### EXTRAIT DU DOCUMENT
****

Le sénateur de l’Ouest a indiqué qu’il a pu obtenir des données de la CONATEL précisant que, entre le 7 et le 22 février 2019, le sénateur Delva a eu 24 conversations téléphoniques avec Arnel Joseph, dont l’une d’entre elles a duré au moins quinze minutes.
Convoqué par la Commission Sécurité et Justice du Sénat
Le sénateur Sénatus n’a pas explicité les transgressions dont son collègue de Marchand-Dessalines serait accusé. Mais le ton ferme qu’il montré, tout au long de la conférence de presse, laisse croire que Gracia Delva a «dépassé les bornes ».
Jean Renel Sénatus a précisé que le sénateur Delva est invité à répondre aux questions du Comité Sécurité et Justice du Sénat afin de déterminer la nature de ses relations avec le chef de gang. Il dit avoir été au bureau du Directeur général de la Police judiciaire (DCPJ). Cela semble vouloir indiquer qu’il y a possibilité que le sénateur Delva soit interrogé, dans le cadre d’une enquête de son cas. Cette étape ne saurait être franchie sans la levée de l’immunité du parlementaire.

****

### LIGNES DE DONNÉES

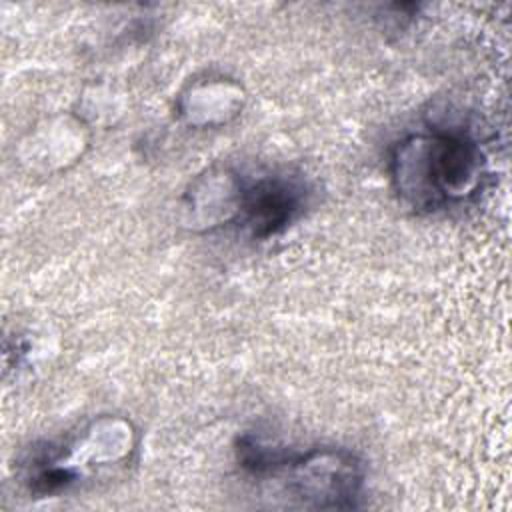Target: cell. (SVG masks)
Masks as SVG:
<instances>
[{
  "label": "cell",
  "mask_w": 512,
  "mask_h": 512,
  "mask_svg": "<svg viewBox=\"0 0 512 512\" xmlns=\"http://www.w3.org/2000/svg\"><path fill=\"white\" fill-rule=\"evenodd\" d=\"M426 164L418 190L428 196H462L476 186L480 154L472 142L462 136H436L426 142Z\"/></svg>",
  "instance_id": "obj_1"
},
{
  "label": "cell",
  "mask_w": 512,
  "mask_h": 512,
  "mask_svg": "<svg viewBox=\"0 0 512 512\" xmlns=\"http://www.w3.org/2000/svg\"><path fill=\"white\" fill-rule=\"evenodd\" d=\"M296 490L306 498H318L320 506L352 504L360 474L358 464L344 452H316L296 466Z\"/></svg>",
  "instance_id": "obj_2"
},
{
  "label": "cell",
  "mask_w": 512,
  "mask_h": 512,
  "mask_svg": "<svg viewBox=\"0 0 512 512\" xmlns=\"http://www.w3.org/2000/svg\"><path fill=\"white\" fill-rule=\"evenodd\" d=\"M298 190L280 178L258 180L244 196V220L256 238L282 230L298 212Z\"/></svg>",
  "instance_id": "obj_3"
}]
</instances>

****

### ACTIONS REQUISES
a - D'après l'extrait du document, combien de conversations téléphoniques le sénateur Delva a-t-il eues avec Arnel Joseph entre le 7 et le 22 février 2019 ?
b - Relevez toutes les personnes désignées par leur nom dans l'extrait du document.

### RÉPONSES ATTENDUES
a - 24 conversations téléphoniques.

b - Gracia Delva, Arnel Joseph, Jean Renel Sénatus